Tapó el micrófono con la mano y me hizo un guiño, susurrando las palabras: «está de buenas».

– No sabía que le gustase la pizza, profesor. No. No, tampoco a mí me gustan las de anchoas. Sí, me gustan los Duesenbergs. Sí, ya sé que a usted también le gustan… sí, ya lo sé. La lluvia caía a mares, profesor. Sí, me gustaría. Sí, cuando mejore el tiempo. Con la capota bajada. Yo llevaré la pizza.

Coqueteó con Van der Graaf durante unos minutos y, al fin, llegó al tema de mi visita. Escuchó, me hizo un signo de asentimiento, cerrando el índice y el pulgar en un okey, y volvió a flirtear. Tomé la ficha de Kruger.

Era el quinto miembro de su familia que iba a Jedson y se listaba su graduación como ocurrida hacía cinco años. No había mención alguna acerca de su actual trabajo, en cuanto a la familia, se decía que se dedicaba al com, trans y finc. No había mención alguna a un matrimonio, ni había donado dinero alguno a la universidad. Sin embargo, había un dato interesante bajo la notación REL-F -decía Towle. Finalmente las tres letras BDA estaban escritas con trazo grueso en la parte inferior de la ficha. Margaret acabó con el teléfono.

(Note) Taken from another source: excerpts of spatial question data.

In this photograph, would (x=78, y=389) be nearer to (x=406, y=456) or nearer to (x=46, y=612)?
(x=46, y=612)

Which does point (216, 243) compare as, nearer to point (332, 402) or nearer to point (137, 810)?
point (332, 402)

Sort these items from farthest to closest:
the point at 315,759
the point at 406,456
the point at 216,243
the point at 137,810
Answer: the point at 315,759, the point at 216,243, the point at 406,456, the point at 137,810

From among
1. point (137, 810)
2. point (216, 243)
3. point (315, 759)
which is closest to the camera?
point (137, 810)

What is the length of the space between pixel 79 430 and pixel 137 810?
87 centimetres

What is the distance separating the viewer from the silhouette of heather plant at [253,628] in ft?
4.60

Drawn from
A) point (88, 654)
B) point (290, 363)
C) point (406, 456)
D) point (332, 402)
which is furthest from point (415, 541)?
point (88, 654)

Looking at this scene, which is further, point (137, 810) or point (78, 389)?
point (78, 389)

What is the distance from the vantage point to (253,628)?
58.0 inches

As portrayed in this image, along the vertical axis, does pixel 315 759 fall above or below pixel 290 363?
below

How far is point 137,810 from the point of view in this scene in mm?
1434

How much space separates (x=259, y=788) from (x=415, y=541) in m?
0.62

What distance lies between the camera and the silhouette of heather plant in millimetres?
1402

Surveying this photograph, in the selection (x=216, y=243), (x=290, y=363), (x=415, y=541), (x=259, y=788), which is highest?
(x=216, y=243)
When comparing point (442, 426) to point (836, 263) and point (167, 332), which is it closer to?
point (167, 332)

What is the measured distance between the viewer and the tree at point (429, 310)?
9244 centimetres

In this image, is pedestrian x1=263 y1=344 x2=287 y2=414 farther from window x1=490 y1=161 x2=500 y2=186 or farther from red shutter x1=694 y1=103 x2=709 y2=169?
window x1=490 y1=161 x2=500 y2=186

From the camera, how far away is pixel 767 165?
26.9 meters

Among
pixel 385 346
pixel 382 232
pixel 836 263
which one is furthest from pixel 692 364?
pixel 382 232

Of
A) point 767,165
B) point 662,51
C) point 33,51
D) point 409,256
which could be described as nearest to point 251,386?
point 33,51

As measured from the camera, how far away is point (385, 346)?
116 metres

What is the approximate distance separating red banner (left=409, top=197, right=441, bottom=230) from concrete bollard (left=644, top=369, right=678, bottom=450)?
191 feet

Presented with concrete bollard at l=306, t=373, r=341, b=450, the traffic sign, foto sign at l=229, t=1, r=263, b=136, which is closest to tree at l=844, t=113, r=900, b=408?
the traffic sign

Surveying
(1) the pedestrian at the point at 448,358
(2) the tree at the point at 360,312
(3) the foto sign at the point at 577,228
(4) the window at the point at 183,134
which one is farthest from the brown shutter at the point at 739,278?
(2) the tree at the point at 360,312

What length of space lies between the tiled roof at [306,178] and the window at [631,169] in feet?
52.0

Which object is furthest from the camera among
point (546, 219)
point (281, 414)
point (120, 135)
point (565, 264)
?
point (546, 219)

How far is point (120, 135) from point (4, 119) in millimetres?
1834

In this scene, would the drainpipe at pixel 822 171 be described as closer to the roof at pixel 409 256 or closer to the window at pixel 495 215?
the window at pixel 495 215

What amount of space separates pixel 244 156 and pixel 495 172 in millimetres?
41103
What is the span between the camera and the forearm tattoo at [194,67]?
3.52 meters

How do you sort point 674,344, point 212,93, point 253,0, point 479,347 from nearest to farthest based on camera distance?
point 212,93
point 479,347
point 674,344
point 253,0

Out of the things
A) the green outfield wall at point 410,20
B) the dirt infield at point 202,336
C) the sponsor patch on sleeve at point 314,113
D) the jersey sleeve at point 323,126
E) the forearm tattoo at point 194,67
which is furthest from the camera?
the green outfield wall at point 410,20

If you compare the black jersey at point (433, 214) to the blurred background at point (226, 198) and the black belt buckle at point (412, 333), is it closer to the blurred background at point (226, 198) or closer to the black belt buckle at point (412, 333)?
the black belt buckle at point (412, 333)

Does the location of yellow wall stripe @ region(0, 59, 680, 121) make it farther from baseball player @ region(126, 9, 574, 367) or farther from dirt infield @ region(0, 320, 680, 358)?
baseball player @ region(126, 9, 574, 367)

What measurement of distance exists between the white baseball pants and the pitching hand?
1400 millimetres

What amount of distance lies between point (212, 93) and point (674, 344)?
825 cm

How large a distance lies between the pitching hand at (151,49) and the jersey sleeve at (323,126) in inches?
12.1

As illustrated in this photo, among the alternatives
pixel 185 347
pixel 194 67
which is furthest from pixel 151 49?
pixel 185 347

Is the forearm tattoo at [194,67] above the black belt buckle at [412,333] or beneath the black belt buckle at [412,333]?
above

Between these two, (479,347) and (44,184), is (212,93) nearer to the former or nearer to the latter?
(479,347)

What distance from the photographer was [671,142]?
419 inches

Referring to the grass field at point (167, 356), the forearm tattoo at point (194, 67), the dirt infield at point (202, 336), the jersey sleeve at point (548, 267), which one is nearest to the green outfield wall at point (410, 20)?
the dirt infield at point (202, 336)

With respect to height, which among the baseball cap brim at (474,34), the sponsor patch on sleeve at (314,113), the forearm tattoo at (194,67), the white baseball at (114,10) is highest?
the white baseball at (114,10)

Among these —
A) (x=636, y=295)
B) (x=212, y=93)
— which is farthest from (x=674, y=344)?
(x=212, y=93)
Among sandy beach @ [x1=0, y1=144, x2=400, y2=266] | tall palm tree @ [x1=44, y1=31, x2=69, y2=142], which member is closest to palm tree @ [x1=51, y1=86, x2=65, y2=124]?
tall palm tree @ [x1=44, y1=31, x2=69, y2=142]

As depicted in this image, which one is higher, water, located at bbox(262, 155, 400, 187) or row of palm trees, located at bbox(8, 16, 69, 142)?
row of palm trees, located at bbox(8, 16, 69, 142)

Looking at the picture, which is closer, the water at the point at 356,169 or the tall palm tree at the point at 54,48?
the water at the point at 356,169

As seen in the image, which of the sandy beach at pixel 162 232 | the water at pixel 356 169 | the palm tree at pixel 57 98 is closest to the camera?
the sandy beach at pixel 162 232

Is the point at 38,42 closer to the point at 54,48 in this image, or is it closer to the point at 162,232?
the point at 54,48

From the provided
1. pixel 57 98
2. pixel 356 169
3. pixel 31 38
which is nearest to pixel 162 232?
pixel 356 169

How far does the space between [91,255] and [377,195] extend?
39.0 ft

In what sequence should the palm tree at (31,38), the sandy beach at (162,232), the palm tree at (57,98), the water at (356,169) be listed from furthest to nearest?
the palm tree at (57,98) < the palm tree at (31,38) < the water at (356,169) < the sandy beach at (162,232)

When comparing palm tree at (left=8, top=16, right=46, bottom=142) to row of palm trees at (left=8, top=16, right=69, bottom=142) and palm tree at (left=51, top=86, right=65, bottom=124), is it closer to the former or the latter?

– Le recibirá. Siempre que yo le acompañe y me comprometa, le cito textualmente: «a darme un buen masaje, jovencita. Así contribuirá a prolongar la vida de un fósil viviente». El muy viejo verde… -lo dijo afectuosamente.

Le pregunté acerca del nombre de Towle en la ficha de Kruger.

– REL- F es relaciones familiares. Aparentemente los dos personajes que le interesan a usted son primos o algo así.

– ¿Y entonces por qué no está él puesto en la ficha de Towle?

– Esa categoría de dato debe de ser nueva, posiblemente la añadieron después de que Towle se graduase y, en lugar de remontarse hacia atrás y ponerla en todo el archivo, probablemente sólo la fueron indicando en las fichas nuevas. Lo que sí es interesante es ese BDA. Quiere decir que lo han borrado del archivo.

– ¿Y por qué han hecho eso?

– No lo sé. Y aquí no lo dice. Nunca lo diría. Probablemente por alguna falta. Con su historial familiar ha tenido que ser algo muy gordo. Algo que hizo que la escuela quisiera lavarse las manos en lo que a él se refiere. -Me miró-. Esto se está poniendo interesante, ¿no?

– Mucho.

Volvió a meter las fichas en el sobre y lo cerró en su escritorio.

– Ahora le llevaré con Van der Graaf.